## WORK TO DO
1. Answer these questions using the Baha Rolls recipe.
(a) About how many appetizer servings does the recipe make?
(b) What does the recipe use in place of water when cooking the rice?
(c) How many flour tortillas does the recipe call for, and what size are they?
2. Copy out the rows word for word, starting with the line that contains "How far is [337,468]" and continuing down to the end of the rows.

## DOCUMENT TEXT
####################

# Baha Rolls (The Other California Roll)



## mish (May 24, 2005)

Baha Rolls
about 32 appetizer servings 

1 cup uncooked quick-cooking rice 
1-1/2 cups chicken broth 
1/4 cup mayonnaise or salad dressing 
1 tablespoon rice vinegar or white wine vinegar 
1 tablespoon minced green onion 
2 teaspoons grated gingerroot or 1/4 teaspoon ground ginger 
4 (8-inch) flour tortillas 
1/2 pound fresh spinach (1 bunch), stems removed 
3-ounce pouch Tuna 
3/4 cup thin julienne-strip, peeled cucumber 
1/4 medium avocado, pitted, peeled and thinly sliced 
1 egg white, beaten 
Pickled ginger strips, thin julienne-strip carrot and fresh cilantro or parsley for garnish (optional) 

Cook rice according to package directions, using chicken broth in place of water. Fluff rice; cool or cover and chill if preparing ahead.

In a bowl stir together mayonnaise, vinegar, onion and gingerroot; stir mixture into cooked rice until well combined.

####################

[Rows from a collection]
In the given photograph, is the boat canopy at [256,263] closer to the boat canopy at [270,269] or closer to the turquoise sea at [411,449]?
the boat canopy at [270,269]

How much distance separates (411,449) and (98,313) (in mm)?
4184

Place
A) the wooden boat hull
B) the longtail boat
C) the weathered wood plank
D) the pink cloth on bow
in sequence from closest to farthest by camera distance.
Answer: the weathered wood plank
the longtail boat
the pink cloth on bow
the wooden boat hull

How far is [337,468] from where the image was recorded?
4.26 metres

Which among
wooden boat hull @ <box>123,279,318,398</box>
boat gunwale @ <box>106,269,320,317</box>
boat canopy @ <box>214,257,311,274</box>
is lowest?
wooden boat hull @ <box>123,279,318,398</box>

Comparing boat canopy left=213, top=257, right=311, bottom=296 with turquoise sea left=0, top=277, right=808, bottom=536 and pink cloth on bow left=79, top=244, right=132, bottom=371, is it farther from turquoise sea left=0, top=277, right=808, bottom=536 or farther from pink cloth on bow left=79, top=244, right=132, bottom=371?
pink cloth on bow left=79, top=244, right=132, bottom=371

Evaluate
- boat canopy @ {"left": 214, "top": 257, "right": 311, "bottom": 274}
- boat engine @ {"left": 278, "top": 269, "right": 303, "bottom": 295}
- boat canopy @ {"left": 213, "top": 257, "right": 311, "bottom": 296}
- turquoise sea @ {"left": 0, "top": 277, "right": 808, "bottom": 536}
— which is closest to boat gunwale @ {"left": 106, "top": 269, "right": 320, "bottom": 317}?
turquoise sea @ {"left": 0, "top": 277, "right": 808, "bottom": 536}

####################

## RESULTS OF THE EXERCISE
1.
(a) About 32 appetizer servings.
(b) Chicken broth.
(c) Four 8-inch flour tortillas.

2.
How far is [337,468] from where the image was recorded?
4.26 metres

Which among
wooden boat hull @ <box>123,279,318,398</box>
boat gunwale @ <box>106,269,320,317</box>
boat canopy @ <box>214,257,311,274</box>
is lowest?
wooden boat hull @ <box>123,279,318,398</box>

Comparing boat canopy left=213, top=257, right=311, bottom=296 with turquoise sea left=0, top=277, right=808, bottom=536 and pink cloth on bow left=79, top=244, right=132, bottom=371, is it farther from turquoise sea left=0, top=277, right=808, bottom=536 or farther from pink cloth on bow left=79, top=244, right=132, bottom=371?
pink cloth on bow left=79, top=244, right=132, bottom=371

Evaluate
- boat canopy @ {"left": 214, "top": 257, "right": 311, "bottom": 274}
- boat engine @ {"left": 278, "top": 269, "right": 303, "bottom": 295}
- boat canopy @ {"left": 213, "top": 257, "right": 311, "bottom": 296}
- turquoise sea @ {"left": 0, "top": 277, "right": 808, "bottom": 536}
— which is closest to boat gunwale @ {"left": 106, "top": 269, "right": 320, "bottom": 317}?
turquoise sea @ {"left": 0, "top": 277, "right": 808, "bottom": 536}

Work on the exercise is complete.